The euro zone’s future hangs on Italy – and Italy’s future hangs on its politics. The best way forward would be a grand coalition replacing Silvio Berlusconi’s discredited government. But after the prime minister’s Houdini act last week, that doesn’t seem likely and other scenarios aren’t as attractive.
Until recently, investors didn’t pay too much attention to the multi-dimensional chess game that is Italian politics. The state may have nearly 2 trillion euros of debt, equal to 120 percent of GDP, but the country is rich: Net household wealth was 8.6 trillion euros in 2009, according to the Bank of Italy. The deal-making and back-stabbing in Rome – or for that matter, Berlusconi’s bunga-bunga sex parties – didn’t seem to matter. True, the country has virtually stopped growing in recent years. But there was even a view that Italy benefited from having politicians that were so concerned with their elaborate games that they couldn’t interfere with the business of business.

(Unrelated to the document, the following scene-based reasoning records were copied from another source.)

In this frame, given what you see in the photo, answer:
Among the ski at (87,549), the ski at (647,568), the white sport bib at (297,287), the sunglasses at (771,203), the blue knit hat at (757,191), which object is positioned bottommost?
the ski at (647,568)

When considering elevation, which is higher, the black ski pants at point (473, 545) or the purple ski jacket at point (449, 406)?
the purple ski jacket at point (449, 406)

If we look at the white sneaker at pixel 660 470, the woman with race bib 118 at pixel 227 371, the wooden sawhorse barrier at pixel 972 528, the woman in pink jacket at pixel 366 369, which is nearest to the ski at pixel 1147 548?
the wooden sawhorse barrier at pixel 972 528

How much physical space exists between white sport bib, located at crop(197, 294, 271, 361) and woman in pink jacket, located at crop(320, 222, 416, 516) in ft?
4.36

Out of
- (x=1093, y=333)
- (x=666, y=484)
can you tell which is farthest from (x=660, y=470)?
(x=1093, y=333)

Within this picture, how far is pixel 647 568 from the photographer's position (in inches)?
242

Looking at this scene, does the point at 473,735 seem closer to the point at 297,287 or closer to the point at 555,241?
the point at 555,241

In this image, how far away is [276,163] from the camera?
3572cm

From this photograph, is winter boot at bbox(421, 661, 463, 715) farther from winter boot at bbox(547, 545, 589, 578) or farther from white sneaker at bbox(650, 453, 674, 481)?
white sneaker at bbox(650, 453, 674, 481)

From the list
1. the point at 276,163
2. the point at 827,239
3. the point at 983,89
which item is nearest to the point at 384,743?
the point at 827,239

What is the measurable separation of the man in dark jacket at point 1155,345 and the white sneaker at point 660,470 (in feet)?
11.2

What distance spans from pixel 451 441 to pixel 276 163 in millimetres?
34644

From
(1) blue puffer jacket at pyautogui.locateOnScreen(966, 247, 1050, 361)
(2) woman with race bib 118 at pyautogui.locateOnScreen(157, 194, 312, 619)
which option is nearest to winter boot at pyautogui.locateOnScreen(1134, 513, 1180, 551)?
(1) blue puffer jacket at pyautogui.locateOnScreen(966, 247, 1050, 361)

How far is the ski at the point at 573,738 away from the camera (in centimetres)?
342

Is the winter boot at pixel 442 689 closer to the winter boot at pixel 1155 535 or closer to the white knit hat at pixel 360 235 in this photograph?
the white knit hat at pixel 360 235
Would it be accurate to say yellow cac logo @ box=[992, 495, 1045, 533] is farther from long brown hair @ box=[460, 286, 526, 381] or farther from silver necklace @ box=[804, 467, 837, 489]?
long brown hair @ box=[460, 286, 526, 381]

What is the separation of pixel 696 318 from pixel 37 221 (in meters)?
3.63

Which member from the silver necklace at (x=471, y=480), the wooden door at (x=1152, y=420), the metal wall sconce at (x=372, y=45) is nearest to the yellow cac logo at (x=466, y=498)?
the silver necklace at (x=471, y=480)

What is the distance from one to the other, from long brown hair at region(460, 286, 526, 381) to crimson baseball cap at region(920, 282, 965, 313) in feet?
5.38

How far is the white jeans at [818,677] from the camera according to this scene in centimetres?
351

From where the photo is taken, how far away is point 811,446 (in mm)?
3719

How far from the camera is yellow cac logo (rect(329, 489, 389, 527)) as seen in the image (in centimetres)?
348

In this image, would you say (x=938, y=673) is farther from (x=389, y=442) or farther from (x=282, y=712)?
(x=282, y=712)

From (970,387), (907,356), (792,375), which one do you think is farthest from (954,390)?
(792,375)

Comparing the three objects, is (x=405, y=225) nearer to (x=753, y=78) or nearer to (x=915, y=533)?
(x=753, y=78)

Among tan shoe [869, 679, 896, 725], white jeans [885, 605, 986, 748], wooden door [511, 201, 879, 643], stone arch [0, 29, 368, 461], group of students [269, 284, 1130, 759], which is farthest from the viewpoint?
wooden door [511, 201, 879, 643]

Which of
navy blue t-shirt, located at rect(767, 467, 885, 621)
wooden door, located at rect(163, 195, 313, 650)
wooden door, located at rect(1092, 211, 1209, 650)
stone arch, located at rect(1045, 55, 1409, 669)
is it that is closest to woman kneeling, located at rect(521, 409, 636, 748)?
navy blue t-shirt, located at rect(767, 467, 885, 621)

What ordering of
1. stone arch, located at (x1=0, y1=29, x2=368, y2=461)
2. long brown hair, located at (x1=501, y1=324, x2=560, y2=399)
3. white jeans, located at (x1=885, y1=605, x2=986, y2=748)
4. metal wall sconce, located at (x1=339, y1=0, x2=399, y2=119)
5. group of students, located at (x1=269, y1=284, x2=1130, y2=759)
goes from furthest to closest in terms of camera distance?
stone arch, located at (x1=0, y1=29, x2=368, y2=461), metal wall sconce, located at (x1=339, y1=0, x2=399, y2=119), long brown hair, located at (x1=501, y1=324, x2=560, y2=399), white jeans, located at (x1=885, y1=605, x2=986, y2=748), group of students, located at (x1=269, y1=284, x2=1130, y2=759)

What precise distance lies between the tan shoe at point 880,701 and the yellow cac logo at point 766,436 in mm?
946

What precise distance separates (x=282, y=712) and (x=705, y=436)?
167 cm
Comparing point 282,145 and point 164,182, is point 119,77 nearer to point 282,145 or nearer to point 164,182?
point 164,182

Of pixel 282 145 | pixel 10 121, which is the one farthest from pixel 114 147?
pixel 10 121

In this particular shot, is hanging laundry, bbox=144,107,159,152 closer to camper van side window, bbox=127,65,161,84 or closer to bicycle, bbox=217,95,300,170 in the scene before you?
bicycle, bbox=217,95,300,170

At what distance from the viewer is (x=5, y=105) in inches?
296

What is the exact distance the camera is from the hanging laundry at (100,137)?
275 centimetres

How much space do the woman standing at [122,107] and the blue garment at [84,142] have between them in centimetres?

All that changed in early July. As the euro crisis gathered pace, scandals and wrangling in Rome unsettled markets. The 10-year bond yield, which had been a relatively comfortable 4.8 percent, shot up to 6 percent in two weeks. Berlusconi and Giulio Tremonti, his previously respected finance minister, fell out. The center-right government, which survives on a wafer-thin majority, was able to pass austerity measures to cut the deficit. But the actions were seen as too little, too late. Investors became hyper-sensitive to Italian politics and were no longer willing to take things on trust.
The rot was only stopped by the European Central Bank wading into the market in August and buying Italian bonds. But even this bought only temporary respite. Despite two European summits last week designed to provide a comprehensive solution to the euro crisis, Italian yields ended the week back at 6 percent. The country is on the edge of a debt spiral as investors’ concerns about the country become self-fulfilling. If borrowing costs rise further, the country’s debts won’t seem sustainable, meaning yields could shoot still higher.
The best way of breaking the vicious spiral would be to have a positive political shock – to counter the negative one delivered over the summer. And the best way of achieving that would be to have a temporary grand coalition led by a technocrat such as Mario Monti, the former European Commissioner. Its mission would be to take harsh actions needed to solve Italy’s two big problems: debt and low growth. Labor markets would be liberalized; the bloated public sector would be cut down to size; and the over-generous pension system would be reformed. It might even be possible to reduce debt to below the psychologically important 100 percent mark by privatizing assets and instituting a one-off property tax.